Dès le début du 19e siècle, les peintres anglais installent leurs chevalets au grand air. William Turner ou encore Richard Parkes Bonington rejoignent les rivages normands, esquissant de sublimes aquarelles. Á la même époque, les artistes français, expérimentent, eux aussi, la peinture en extérieur. Cette pratique donne alors naissance à l’école de Barbizon, dont les membres ne peignent que « d’après la nature ». Notamment dans la forêt de Fontainebleau. Parmi eux, Jean-Baptiste Camille Corot ou encore Jean-François Millet. Deux façons de travailler qui favorisent l’avènement de l’impressionnisme. Rompant avec les codes académiques, ce courant replace la nature et les sensations qu’elle procure au coeur de la toile. Une révolution picturale qui célèbre l’aura magnétique de la Normandie.

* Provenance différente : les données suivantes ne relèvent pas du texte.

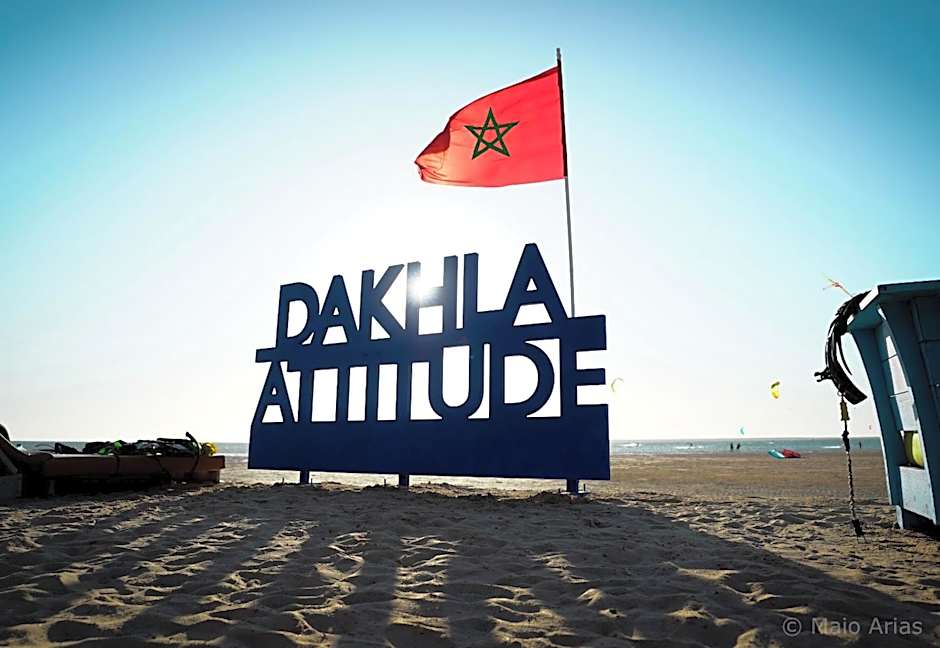 Dakhla Attitude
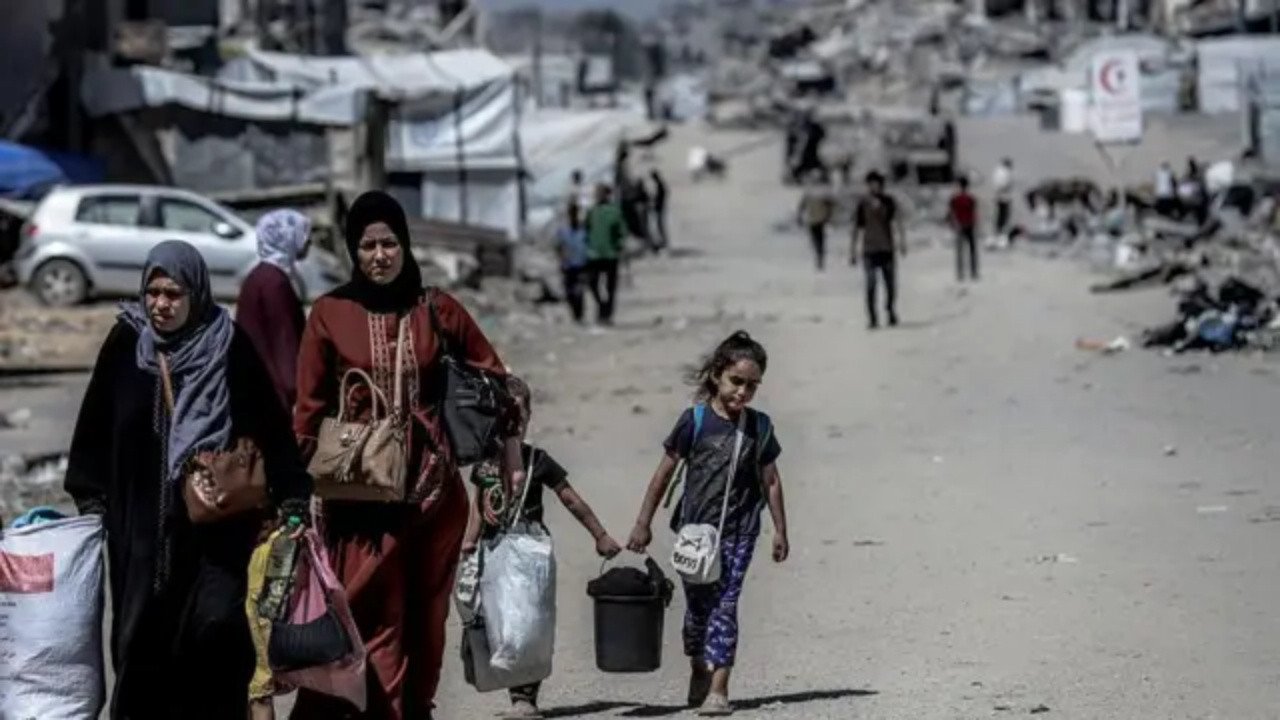Gazze Kayıpları Bölgesel Piyasaları Tetikliyor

La Normandie, atelier lumineux des impressionnistes

En 1874, le tableau Impression soleil levant de Claude Monet donne son nom à ce mouvement. Représentant le port du Havre sous les rayons rougeoyants du petit matin, ce chef d’oeuvre rappelle l’importance de la lumière naturelle et des couleurs pour ces peintres. Les siennes sont si pures, intenses et fugaces à la fois que la Normandie devient le fief officiel des impressionnistes. Leur père, Monet, s’installe au coeur du jardin enchanté à Giverny où il réalise sa célèbre série des Nymphéas. « Je ne comprends pas qu’on s’enferme dans une chambre. Pour dessiner oui ; pour peindre non », clame-t-il. Ses disciples non plus d’ailleurs. Eugène Boudin s’établit, entre autres, sur la plage de Trouville et immortalise les premiers bains de mer. Renoir, lui, préfère les majestueuses falaises d’Étretat et toutes celles qui plongent dans l’Atlantique. En témoigne son huile sur toile Falaises près de Dieppe, ciel couvert. Tandis que Pissarro prend ses quartiers dans les nombreux ports locaux. Degas, Gauguin, mais aussi Sisley cèdent également à l’appel de la Normandie. Région qui, à ce jour, reste une source d’inspiration inépuisable pour de nombreux artistes. Et on comprend pourquoi.